Hello Again, Thanks for the extra info it seems the "test:" did the trick, I tried to do a mozregression and it seems this issue goes back to Fx62, I couldn't get an accurate range since there was not enough data to bisect but hopefully this helps:

Last Known Good build:
https://hg.mozilla.org/mozilla-central/pushloghtml?fromchange=a382f8feaba41f1cb1cee718f8815cd672c10f3c&tochange=380cf87c1ee3966dd94499942b73085754dc4824

First Known Bad build:
https://hg.mozilla.org/mozilla-central/pushloghtml?fromchange=87cc179438941649616131ed9bb0c6f0766c8028&tochange=380cf87c1ee3966dd94499942b73085754dc4824

The only relevant thing there seems to be bug 1239708, maybe it's not a direct regression, but it made the bug visible? IIRC there we started stripping protocols, whatever they were, while before we were stripping only ftp, http, https.

Too late for a fix in 70 for this regression from 62. We could still take a patch for 72 and potentially 71.
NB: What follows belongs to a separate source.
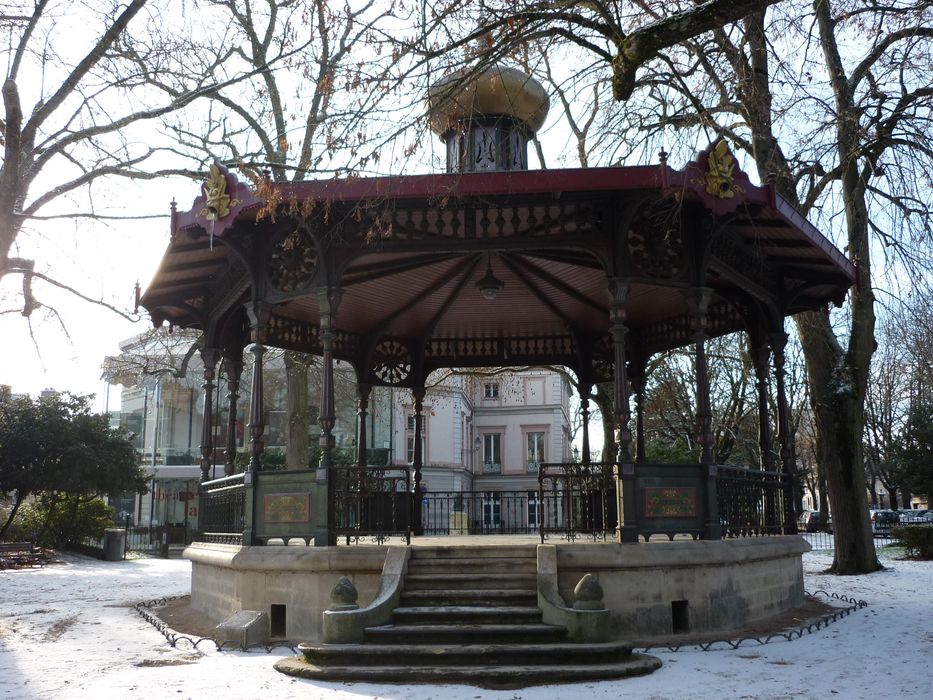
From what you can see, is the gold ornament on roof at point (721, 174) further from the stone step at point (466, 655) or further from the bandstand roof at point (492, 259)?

Marking as fix-optional for 71, Marco if you have a patch in 72 and think it's worth uplifting it to beta, don't hesitate, thanks.

Bug 1489853 is a duplicate?

It's possible they have the same root cause, but the bugs as written talk about different things, so I think it's worth keeping them both open. I'll mark the other one as a see-also, thanks.

Let's just dupe to bug 1489853, they point to the same regressing bug and test: currently is working.